I just got the phone call I had been expecting. It was the doctor’s office calling about the tumor they had removed two days earlier from my right thigh. After identifying herself, the voice said, “it is cancer.”
I wasn’t surprised. I had just read the test results that had been posted to my portal page and I already knew that it was a high grade sarcoma. More tests were needed to see if it had spread to other areas in my body, so those new scans were getting set up.
Just a little over a week earlier, the Dr. said that if the tumor was benign, then I go on about my life. If however it was cancer, then there would probably be some radiation therapy in my near future.

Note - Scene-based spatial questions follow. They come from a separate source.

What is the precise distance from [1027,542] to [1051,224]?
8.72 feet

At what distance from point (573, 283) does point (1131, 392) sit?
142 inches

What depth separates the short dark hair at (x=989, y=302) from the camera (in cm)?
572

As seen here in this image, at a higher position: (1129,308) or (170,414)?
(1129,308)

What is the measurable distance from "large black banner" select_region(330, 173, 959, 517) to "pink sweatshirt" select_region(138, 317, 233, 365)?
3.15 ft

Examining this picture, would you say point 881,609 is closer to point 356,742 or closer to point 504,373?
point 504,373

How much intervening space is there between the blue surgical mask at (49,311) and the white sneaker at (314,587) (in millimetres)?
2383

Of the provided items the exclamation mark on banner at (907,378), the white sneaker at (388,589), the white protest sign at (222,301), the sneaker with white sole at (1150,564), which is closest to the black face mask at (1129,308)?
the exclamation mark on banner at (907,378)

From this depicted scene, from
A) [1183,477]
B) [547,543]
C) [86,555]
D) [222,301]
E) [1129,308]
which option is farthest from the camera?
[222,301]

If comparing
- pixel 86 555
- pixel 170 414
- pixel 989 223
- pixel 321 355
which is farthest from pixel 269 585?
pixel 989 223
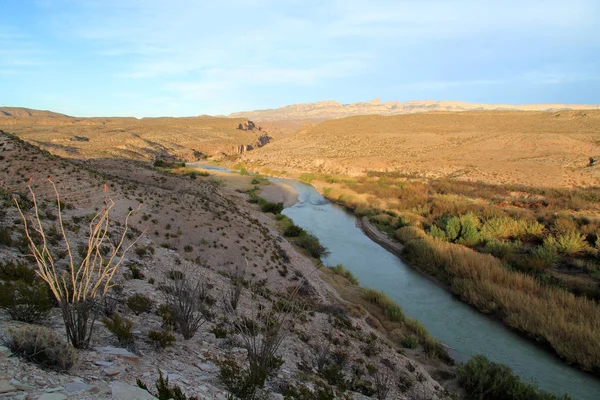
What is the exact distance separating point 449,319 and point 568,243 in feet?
32.1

I think the doctor undersold the whole thing. (See also my article, Cancer and the Resurrection.)
Being a Christian, I have thought about my eventual death (or rapture!) many times. Just a handful of years earlier I had solidified my 30 year plan, thinking I would live to be perhaps 90, based on my immediate family history. I didn’t see a tumor on the horizon (or on my thigh!)
Job’s Adversity
In the book of Job, after Job endures some very intense trials, he comments to his wife, “Should I indeed accept good from God and not accept adversity?”1 I quoted this verse to someone recently and they said something like, “that’s easy to say until you get into the middle of it.”
I don’t want to talk disparagingly of folks who battle faith in times like this, many of them have been in the middle and know the struggles involved better than me. My hope is that I stay steadfast when I am in the midst of it.
In an effort to help both me and my wife keep our heads straight, I said to her, “Don’t fret.” I had said this to her in the past, not because she went around fretting, but because it is a common human reaction to adversity. I knew from my own experience that in the face of adversity I could easily fret, and so could she.
Fretting, in this context, is “to become vexed or worried.”2 The dictionary says that the word applies to our emotional experiences so that something that “eats away at someone” is “fretting the heart or mind.” In other words, we fret when something eats away at us.
If we were in control, if life centered around us, if we could tweak things a bit (or sometimes a lot!), fretting would sort of make sense. We are concerned that we get it right and have a lot invested in the outcome.
However, we are not in control, but we know the One who is in control. He made us, and He has the right to do as He pleases. Once I am able to see things this way, I can rest in Him, and know that the best outcome will occur. In light of this, fretting no longer makes sense. I don’t need to worry.
This perspective is really simple, because it is based on faith. It is simple but not always easy. Jesus said that, “The spirit is willing, but the flesh is weak.”3 In this application, His phrase would mean I will have to fight my flesh and keep reminding myself of the truth. My flesh is weak that way.
Reality of Brokenness
I’m not suggesting that we ignore reality, our difficulties, our own brokenness, or the brokenness of the world. God does not promise physical healing in this life. I believe in miracles, and certainly God could heal me. But many times He allows events to proceed following the normal course of the world. Since the world is broken, we get broken results.
Instead of concentrating on our difficulties, we should focus on our God and turn to Him in our time of need. We can do this because He loves us and is faithful. The Bible is full of passages about this, here are just a few:
- Psalm 145:8-9 The LORD is gracious and merciful; Slow to anger and great in lovingkindness. The LORD is good to all, And His mercies are over all His works.
- Lamentations 3:22-23 The LORD’S lovingkindnesses indeed never cease, For His compassions never fail. They are new every morning; Great is Your faithfulness.
- Ephesians 2:4-5 But God, being rich in mercy, because of His great love with which He loved us, even when we were dead in our transgressions, made us alive together with Christ (by grace you have been saved).
- James 5:10-11 As an example, brethren, of suffering and patience, take the prophets who spoke in the name of the Lord. Behold, we count those blessed who endured. You have heard of the endurance of Job and have seen the outcome of the Lord’s dealings, that the Lord is full of compassion and is merciful.
And the ultimate proof of God’s mercy toward us, the Father sent His Son, Jesus, as a sacrifice for us.
Conclusion
Cancer wreaks havoc in the lives of those diagnosed with it and those around them. But we have a God who sympathizes with our weaknesses and as He says in Hebrews 4:16,
“Therefore let us draw near with confidence to the throne of grace, so that we may receive mercy and find grace to help in time of need.”
With His mercy, we can face the greatest enemy which He defeated, death!
Job was right. We should also accept adversity from God.
Appendix
I write about continuing to trust God in the post, How to be a Spiritual Giant.
1 Job 2:10. Job was responding to his wife who had just said to him, “Curse God and die!”